* [Problems to solve]
- 1) Reproduce the stretch of the article on the Greg Matters inquest from "Matters said she" through "see a psychiatrist.".
- 2) Answer these questions using the article on the Greg Matters inquest:
(a) In what year was Matters honourably discharged from the military?
(b) For how many years has Tracey Matters lived in Australia?
(c) According to Ward, how many hours after the incident with his brother did police confront Matters?

* [Text shown]
◆ ◆ ◆ ◆ ◆ ◆ ◆

Greg Matters was shot twice in the back with an M-16 rifle during a confrontation with an RCMP emergency response team at his rural property near Prince George, B.C., in September 2012.

His sister, Tracey Matters, described a shy man who joined the military to do good in the world, and who ended up injured and ultimately discharged from the military.

"I understand there's a bit of a bullying culture in the military and if you're unable to keep up your physical end of things, then you could actually start to become a target of bullying," she told the jury.

"I believe Greg was working though his pain, but it got to a point where he wasn't able to fulfil all of his duties as a soldier.

"I believe there was bullying happening."

Matters was honourably discharged in 2009, after a 15-year military career that included a peacekeeping mission in Bosnia, where a former comrade told Matters's family he would collect the treats and juice boxes from ration kits to hand out to local children.

Matters said she didn't recognize her brother when he came home. He was anxious, withdrawn, suffered nightmares and barely slept.

Ultimately, she got in touch with a clinic that specialized in soldiers suffering from post-traumatic stress disorder and her brother began to see a psychiatrist.

"He was making tremendous progress," she testified.

But the lawyer for the Attorney-General, Andrew Kemp, painted a very different picture of the former soldier.

He asked the woman if she was aware of several previous incidents that brought Matters into contact with RCMP, including his arrest for assaulting his brother and another for uttering threats to kill the local Crown lawyer.

He was also reported to Mounties over harassing e-mails sent to his former psychiatrist in New Brunswick, where he had been based, Kemp pointed out.

"Were you aware that he had several run-ins with police before this unfortunate incident?" Kemp asked Tracey Matters, who came from Australia, where she has lived for 25 years, to attend the inquest.

"I thought it was Greg's post-traumatic stress disorder, but he would often tell me about incessant police harassment," Matters replied. "He believed he was under surveillance and his phones were tapped. And he believed his car had been bugged. I thought it was paranoia as a result of his post-traumatic stress disorder."

She alluded to her brother's arrest in 2010 for assaulting his brother.

"He had been picked up by police, and I would say beaten up," Tracey Matters said. "He required cosmetic surgery to his face on that occasion.

"He believed he was being treated unfairly and I believed he was being treated unfairly."

Cameron Ward, a lawyer hired by the Matters family to represent them at the inquiry, said in his opening statement to the four men and three women on the coroner's jury that they will hear evidence this week that police knew Matters didn't have any firearms when they arrived on his rural property.

They showed up in the evening, without a warrant, cut through the lock on the gate and confronted Matters 40 hours after what Ward described as a minor incident in an ongoing feud between Matters and his brother.

"Consider, as you hear the evidence unfold, what the effect on Mr. Matters, a Bosnian war veteran suffering from post-traumatic stress disorder, alone in his farmhouse when four heavily armed police officers wearing camouflage fatigues enter, a helicopter circling overhead," Ward told the jury.

Matters's mother dabbed tears from her eyes as pictures of her son were shown to the jury on a large screen and the family's lawyer explained the circumstances of his death.

Kemp, however, told jury members that as they hear the evidence, they may find suicide is one conclusion that could be open to them.

British Columbia's Independent Investigations Office has cleared the officers involved of criminal wrongdoing, but the RCMP watchdog is conducting a separate investigation.

The coroner's jury cannot find fault, but can make recommendations aimed at preventing similar deaths in the future.

◆ ◆ ◆ ◆ ◆ ◆ ◆

* [Records from a dataset]
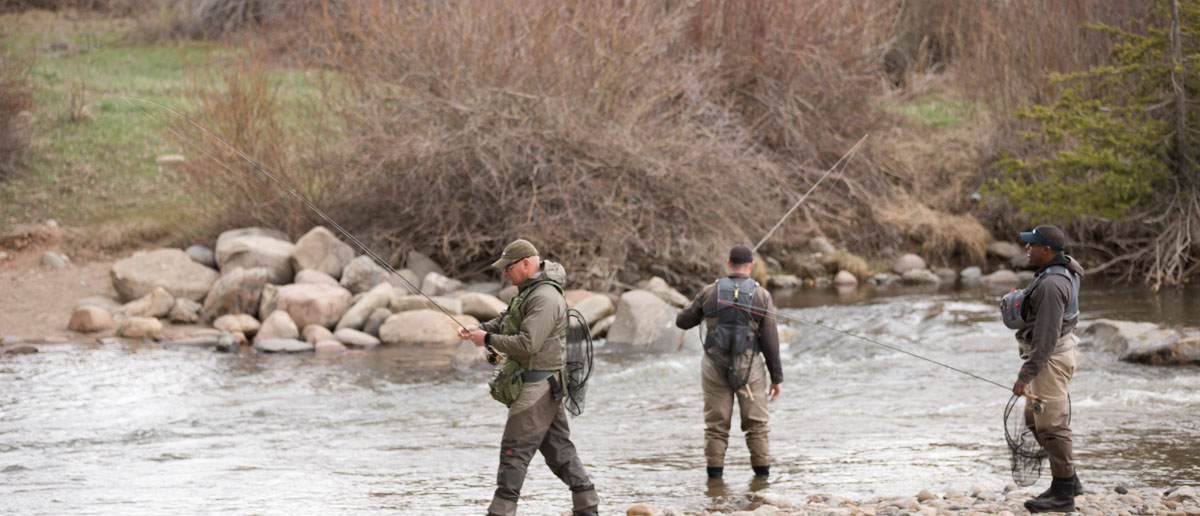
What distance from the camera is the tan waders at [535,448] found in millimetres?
6020

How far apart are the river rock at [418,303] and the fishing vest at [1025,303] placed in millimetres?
8804

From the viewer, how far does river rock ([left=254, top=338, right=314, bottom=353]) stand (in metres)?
13.7

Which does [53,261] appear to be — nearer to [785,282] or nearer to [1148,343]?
[785,282]

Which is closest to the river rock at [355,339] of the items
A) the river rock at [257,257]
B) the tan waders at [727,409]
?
the river rock at [257,257]

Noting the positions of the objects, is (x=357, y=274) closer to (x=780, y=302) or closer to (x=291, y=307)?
(x=291, y=307)

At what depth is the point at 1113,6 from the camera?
66.7 ft

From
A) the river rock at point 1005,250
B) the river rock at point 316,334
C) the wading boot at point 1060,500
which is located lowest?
the river rock at point 316,334

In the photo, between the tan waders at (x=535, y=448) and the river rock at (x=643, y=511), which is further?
the river rock at (x=643, y=511)

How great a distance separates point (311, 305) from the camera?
14656mm

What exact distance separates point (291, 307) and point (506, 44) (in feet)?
16.9

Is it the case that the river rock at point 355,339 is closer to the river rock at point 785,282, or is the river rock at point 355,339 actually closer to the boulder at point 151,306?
the boulder at point 151,306

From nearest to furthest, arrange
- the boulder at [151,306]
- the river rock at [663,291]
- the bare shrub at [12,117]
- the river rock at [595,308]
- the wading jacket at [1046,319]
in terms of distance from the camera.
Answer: the wading jacket at [1046,319], the river rock at [595,308], the boulder at [151,306], the river rock at [663,291], the bare shrub at [12,117]

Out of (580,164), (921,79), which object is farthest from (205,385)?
(921,79)

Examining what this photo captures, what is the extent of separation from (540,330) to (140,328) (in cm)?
999
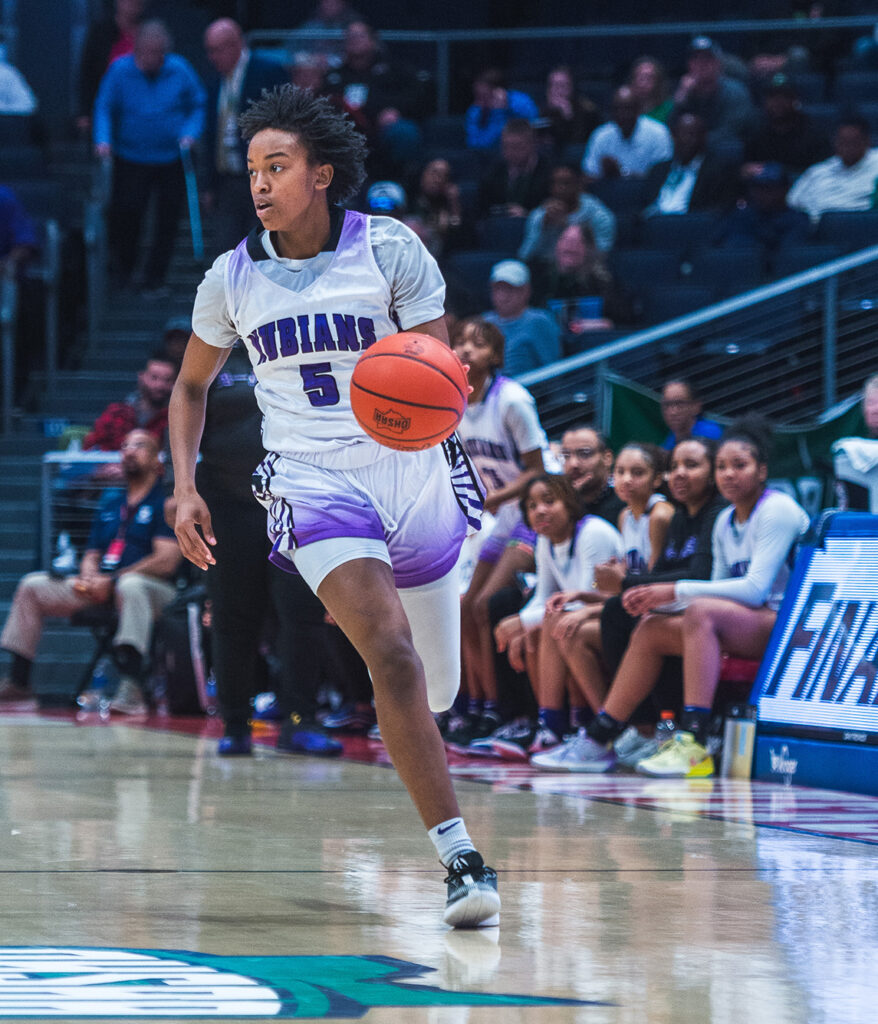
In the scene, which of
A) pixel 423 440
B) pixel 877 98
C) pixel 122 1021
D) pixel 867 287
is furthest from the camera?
pixel 877 98

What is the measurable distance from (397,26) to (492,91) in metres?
4.10

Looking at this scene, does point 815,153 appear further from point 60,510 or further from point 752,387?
point 60,510

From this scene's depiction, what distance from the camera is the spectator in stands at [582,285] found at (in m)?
12.1

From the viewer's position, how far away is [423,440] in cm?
430

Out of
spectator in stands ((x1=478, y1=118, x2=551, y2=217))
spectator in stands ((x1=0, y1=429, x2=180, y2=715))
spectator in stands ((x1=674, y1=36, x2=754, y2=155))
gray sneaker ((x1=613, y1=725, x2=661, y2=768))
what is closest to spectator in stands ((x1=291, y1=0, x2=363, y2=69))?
spectator in stands ((x1=478, y1=118, x2=551, y2=217))

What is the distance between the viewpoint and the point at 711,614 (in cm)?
760

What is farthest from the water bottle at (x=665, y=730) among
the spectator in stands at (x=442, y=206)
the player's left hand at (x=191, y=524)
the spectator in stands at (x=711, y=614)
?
the spectator in stands at (x=442, y=206)

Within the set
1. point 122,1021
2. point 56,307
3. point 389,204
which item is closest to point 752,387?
point 389,204

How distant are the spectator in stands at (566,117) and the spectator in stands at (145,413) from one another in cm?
420

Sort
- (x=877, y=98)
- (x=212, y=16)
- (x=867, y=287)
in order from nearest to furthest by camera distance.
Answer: (x=867, y=287) < (x=877, y=98) < (x=212, y=16)

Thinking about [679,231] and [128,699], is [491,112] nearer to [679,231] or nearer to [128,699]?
[679,231]

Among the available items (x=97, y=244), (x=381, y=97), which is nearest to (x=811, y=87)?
(x=381, y=97)

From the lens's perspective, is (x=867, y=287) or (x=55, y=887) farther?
(x=867, y=287)

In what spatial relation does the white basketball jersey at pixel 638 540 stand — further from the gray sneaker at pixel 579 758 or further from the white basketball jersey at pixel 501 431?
the gray sneaker at pixel 579 758
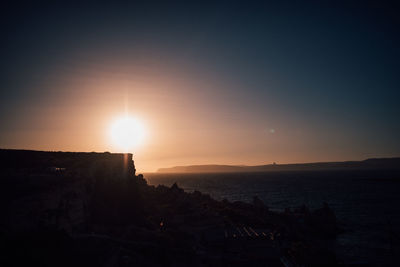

◆ ◆ ◆ ◆ ◆ ◆ ◆

* [Responses by task]
- 1)
Matters said she didn't recognize her brother when he came home. He was anxious, withdrawn, suffered nightmares and barely slept.

Ultimately, she got in touch with a clinic that specialized in soldiers suffering from post-traumatic stress disorder and her brother began to see a psychiatrist.

- 2)
(a) 2009
(b) 25 years
(c) 40 hours